I find what he did — the lies, the bullying, destroying people’s reputations — to be irredeemable. I don’t think he should be forgiven. I think the best thing that should happen to him is to be forgotten.

He’s repulsive to me. As I watched his “come to Oprah” interview in which he came clean about his doping, I was reduced to only expletives. “Schmuck!”

Then it occurred to me how rare it is that someone who’s been living a lie—a lie as big as the one Armstrong was living—admits all. The public is not used to a full confession. Liars tend to stay liars and go to their graves as liars:

Big tobacco, OJ Simpson, Ken Lay, George W. Bush, pedophile priests, BP and a long list of really puffy professional baseball players (who got passed up to be in the hall of fame this year) just to name a few.

We’ve become immune to baloney in politics.

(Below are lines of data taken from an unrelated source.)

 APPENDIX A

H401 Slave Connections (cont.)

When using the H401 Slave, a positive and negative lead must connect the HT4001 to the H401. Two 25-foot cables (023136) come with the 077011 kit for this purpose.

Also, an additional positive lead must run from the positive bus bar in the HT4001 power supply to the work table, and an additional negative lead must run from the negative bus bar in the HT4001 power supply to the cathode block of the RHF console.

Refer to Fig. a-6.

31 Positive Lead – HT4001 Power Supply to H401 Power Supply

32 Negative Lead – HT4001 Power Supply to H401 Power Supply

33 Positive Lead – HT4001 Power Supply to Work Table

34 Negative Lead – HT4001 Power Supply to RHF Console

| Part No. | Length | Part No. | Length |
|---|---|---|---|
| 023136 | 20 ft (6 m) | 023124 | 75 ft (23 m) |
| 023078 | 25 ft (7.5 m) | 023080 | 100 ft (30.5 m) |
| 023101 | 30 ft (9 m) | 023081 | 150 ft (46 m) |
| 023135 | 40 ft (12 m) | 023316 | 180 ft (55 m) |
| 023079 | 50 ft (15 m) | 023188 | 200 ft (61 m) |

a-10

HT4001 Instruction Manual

Neil Newhouse, a Romney pollster, said last August, “We’re not going to let our campaign be dictated by fact-checkers,” which ended up being the most truthful thing said by Romney or his surrogates until his concession speech.

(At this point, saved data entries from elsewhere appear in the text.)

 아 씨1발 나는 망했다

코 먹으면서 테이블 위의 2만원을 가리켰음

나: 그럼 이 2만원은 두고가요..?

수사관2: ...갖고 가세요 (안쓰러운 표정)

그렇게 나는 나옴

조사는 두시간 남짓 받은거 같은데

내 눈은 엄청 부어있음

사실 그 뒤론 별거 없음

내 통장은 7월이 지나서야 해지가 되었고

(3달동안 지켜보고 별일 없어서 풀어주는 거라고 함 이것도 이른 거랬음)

Romney’s VP pick Congressman Paul Ryan, in a staple of his stump speech, blamed a factory closing in his district on Obama when it had closed during the Bush Administration.

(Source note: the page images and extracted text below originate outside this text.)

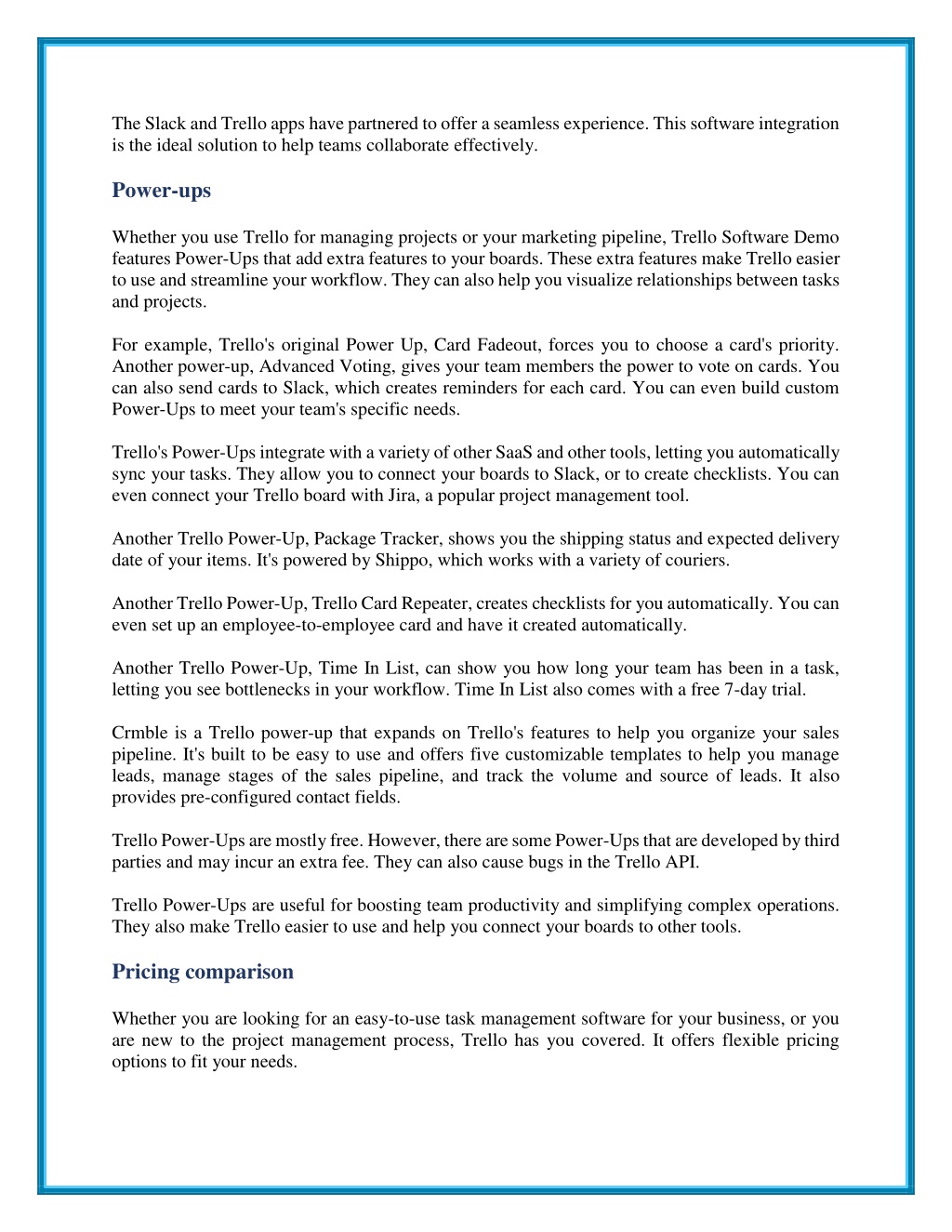 The Slack and Trello apps have partnered to offer a seamless experience. This software integration is the ideal solution to help teams collaborate effectively.

Power-ups

Whether you use Trello for managing projects or your marketing pipeline, Trello Software Demo features Power-Ups that add extra features to your boards. These extra features make Trello easier to use and streamline your workflow. They can also help you visualize relationships between tasks and projects.

For example, Trello's original Power Up, Card Fadeout, forces you to choose a card's priority. Another power-up, Advanced Voting, gives your team members the power to vote on cards. You can also send cards to Slack, which creates reminders for each card. You can even build custom Power-Ups to meet your team's specific needs.

Trello's Power-Ups integrate with a variety of other SaaS and other tools, letting you automatically sync your tasks. They allow you to connect your boards to Slack, or to create checklists. You can even connect your Trello board with Jira, a popular project management tool.

Another Trello Power-Up, Package Tracker, shows you the shipping status and expected delivery date of your items. It's powered by Shippo, which works with a variety of couriers.

Another Trello Power-Up, Trello Card Repeater, creates checklists for you automatically. You can even set up an employee-to-employee card and have it created automatically.

Another Trello Power-Up, Time In List, can show you how long your team has been in a task, letting you see bottlenecks in your workflow. Time In List also comes with a free 7-day trial.

Crmble is a Trello power-up that expands on Trello's features to help you organize your sales pipeline. It's built to be easy to use and offers five customizable templates to help you manage leads, manage stages of the sales pipeline, and track the volume and source of leads. It also provides pre-configured contact fields.

Trello Power-Ups are mostly free. However, there are some Power-Ups that are developed by third parties and may incur an extra fee. They can also cause bugs in the Trello API.

Trello Power-Ups are useful for boosting team productivity and simplifying complex operations. They also make Trello easier to use and help you connect your boards to other tools.

Pricing comparison

Whether you are looking for an easy-to-use task management software for your business, or you are new to the project management process, Trello has you covered. It offers flexible pricing options to fit your needs.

They repeated over and over again that the work requirement for welfare had been done away with by the president. It wasn’t. Nor did Obama start his presidency with an apology tour.

Romney even lied about his own plans. In the first debate he said his health care plan covered pre-existing conditions, a lie his own spokesperson had to set straight.

During the primary Romney’s stump speech had a line claiming: “We are the only people on the earth that put our hand over our heart during the playing of the national anthem.” One brief medal ceremony at the Olympics could debunk that. At a CNN debate, Romney quipped, “I’m Mitt Romney—and yes Wolf, that’s also my first name.” His first name is Willard.

Paul Krugman at The New York Times coined the phrase “post-truth politics.” James Fallows at The Atlantic called it the “Post-Truth” Age. David Corn asked, “Campaign 2012: The End of Political Truth?” I joked at the time Romney was singlehandedly trying to kill all fact-checkers from exhaustion. It was a fire hose of half-truths on a candid day.

Oppo researchers Alan Huffman and Michael Rejebian in their compelling memoir titled “We’re With Nobody,” wrote, “Say what you will about Nixon—he was a tyrant and arguably a criminal—but he recognized the importance of facts. In an era when people create them out of whole cloth, and are rarely called to task for it, the idea of breaking into a building to steal documentation seems almost quaint.”

Speaking of which: Karl Rove just signed a four-year contract with Fox News.

And now the second-most unlikable human being on the planet, Lance freaking Armstrong, has admitted his deceit with some Oprah-level candor. It’s almost a shock to the system.

I say this even though it hurts: We can’t punish honesty. We have to be able to, you know, handle the truth. If we really want people coming clean we have to reward coming clean. Allocution has to have some merit. Right?

It’s all true! In theory. We can probably wait for a less repugnant personality than Lance to test it out.